---------- DATA LISTING ----------

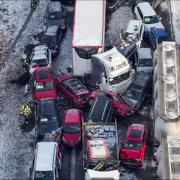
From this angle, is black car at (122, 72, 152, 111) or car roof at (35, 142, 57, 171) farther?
black car at (122, 72, 152, 111)

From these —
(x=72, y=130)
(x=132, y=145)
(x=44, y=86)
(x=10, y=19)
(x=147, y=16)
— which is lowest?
(x=132, y=145)

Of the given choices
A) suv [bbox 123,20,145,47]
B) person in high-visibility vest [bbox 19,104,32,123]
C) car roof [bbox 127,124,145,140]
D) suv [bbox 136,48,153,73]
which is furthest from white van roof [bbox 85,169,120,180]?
suv [bbox 123,20,145,47]

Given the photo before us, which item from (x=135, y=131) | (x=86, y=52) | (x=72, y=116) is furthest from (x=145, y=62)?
(x=72, y=116)

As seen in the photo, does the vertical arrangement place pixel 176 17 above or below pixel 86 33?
below

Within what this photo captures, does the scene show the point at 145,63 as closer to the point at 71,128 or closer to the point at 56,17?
the point at 71,128

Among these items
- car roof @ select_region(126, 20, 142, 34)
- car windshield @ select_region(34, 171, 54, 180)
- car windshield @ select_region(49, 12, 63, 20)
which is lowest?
car windshield @ select_region(34, 171, 54, 180)

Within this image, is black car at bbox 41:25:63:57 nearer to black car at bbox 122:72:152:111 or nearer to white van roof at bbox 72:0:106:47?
white van roof at bbox 72:0:106:47

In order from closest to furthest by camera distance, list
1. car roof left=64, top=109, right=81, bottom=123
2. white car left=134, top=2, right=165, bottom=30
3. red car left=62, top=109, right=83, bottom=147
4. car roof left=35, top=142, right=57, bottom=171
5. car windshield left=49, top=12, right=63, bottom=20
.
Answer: car roof left=35, top=142, right=57, bottom=171
red car left=62, top=109, right=83, bottom=147
car roof left=64, top=109, right=81, bottom=123
white car left=134, top=2, right=165, bottom=30
car windshield left=49, top=12, right=63, bottom=20

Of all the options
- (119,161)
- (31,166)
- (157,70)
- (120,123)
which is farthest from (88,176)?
(157,70)

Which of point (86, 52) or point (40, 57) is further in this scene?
point (40, 57)
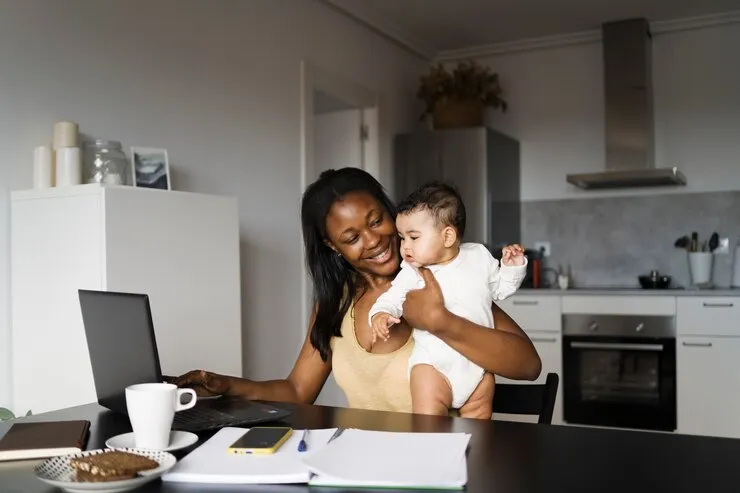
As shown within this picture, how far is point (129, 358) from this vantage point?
4.40 feet

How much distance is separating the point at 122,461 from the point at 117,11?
2245 mm

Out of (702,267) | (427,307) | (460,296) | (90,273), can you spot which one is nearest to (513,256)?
(460,296)

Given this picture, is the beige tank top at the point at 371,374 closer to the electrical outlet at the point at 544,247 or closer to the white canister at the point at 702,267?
the white canister at the point at 702,267

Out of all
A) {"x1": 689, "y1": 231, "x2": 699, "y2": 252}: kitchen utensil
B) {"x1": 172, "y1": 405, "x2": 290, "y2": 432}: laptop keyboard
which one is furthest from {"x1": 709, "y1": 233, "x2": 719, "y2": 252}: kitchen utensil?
{"x1": 172, "y1": 405, "x2": 290, "y2": 432}: laptop keyboard

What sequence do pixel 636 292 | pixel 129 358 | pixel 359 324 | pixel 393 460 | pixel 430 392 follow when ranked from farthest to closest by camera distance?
pixel 636 292 < pixel 359 324 < pixel 430 392 < pixel 129 358 < pixel 393 460

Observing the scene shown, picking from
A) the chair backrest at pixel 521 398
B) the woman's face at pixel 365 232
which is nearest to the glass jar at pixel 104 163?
the woman's face at pixel 365 232

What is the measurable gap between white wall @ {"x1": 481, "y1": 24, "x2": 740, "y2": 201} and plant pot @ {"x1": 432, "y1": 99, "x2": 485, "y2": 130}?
53cm

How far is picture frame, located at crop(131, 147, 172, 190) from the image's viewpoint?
8.86 feet

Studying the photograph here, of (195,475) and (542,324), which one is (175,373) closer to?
(195,475)

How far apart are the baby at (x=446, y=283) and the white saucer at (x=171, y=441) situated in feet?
1.68

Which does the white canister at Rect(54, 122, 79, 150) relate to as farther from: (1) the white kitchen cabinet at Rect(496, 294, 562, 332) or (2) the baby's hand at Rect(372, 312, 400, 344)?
(1) the white kitchen cabinet at Rect(496, 294, 562, 332)

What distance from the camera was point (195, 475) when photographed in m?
1.02

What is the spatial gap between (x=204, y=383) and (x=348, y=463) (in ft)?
2.27

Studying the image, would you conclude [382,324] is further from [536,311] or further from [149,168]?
[536,311]
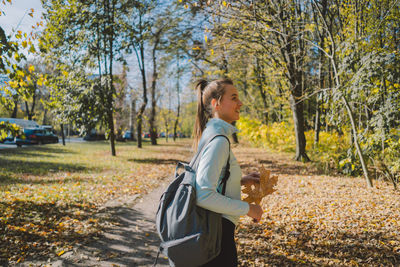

----------

● OBJECTIVE
Quote the rows from the line containing "Studying the photograph" through the end of the rows, with both ends included, and leave out the pictures.

● SOLVED EXERCISE
Studying the photograph here, of (195,475) and (542,324), which one is (175,373) closer to?
(195,475)

How far apart are the baby at (x=446, y=283) and the white saucer at (x=171, y=441) situated in feet?
1.68

Which does the white canister at Rect(54, 122, 79, 150) relate to as farther from: (1) the white kitchen cabinet at Rect(496, 294, 562, 332) or (2) the baby's hand at Rect(372, 312, 400, 344)?
(1) the white kitchen cabinet at Rect(496, 294, 562, 332)

What distance from the camera was point (195, 475) when photographed in m?
1.02

What is the spatial gap between (x=204, y=383) and (x=348, y=463) (in ft)?
2.27

Studying the image, would you conclude [382,324] is further from [536,311] or further from [149,168]?
[536,311]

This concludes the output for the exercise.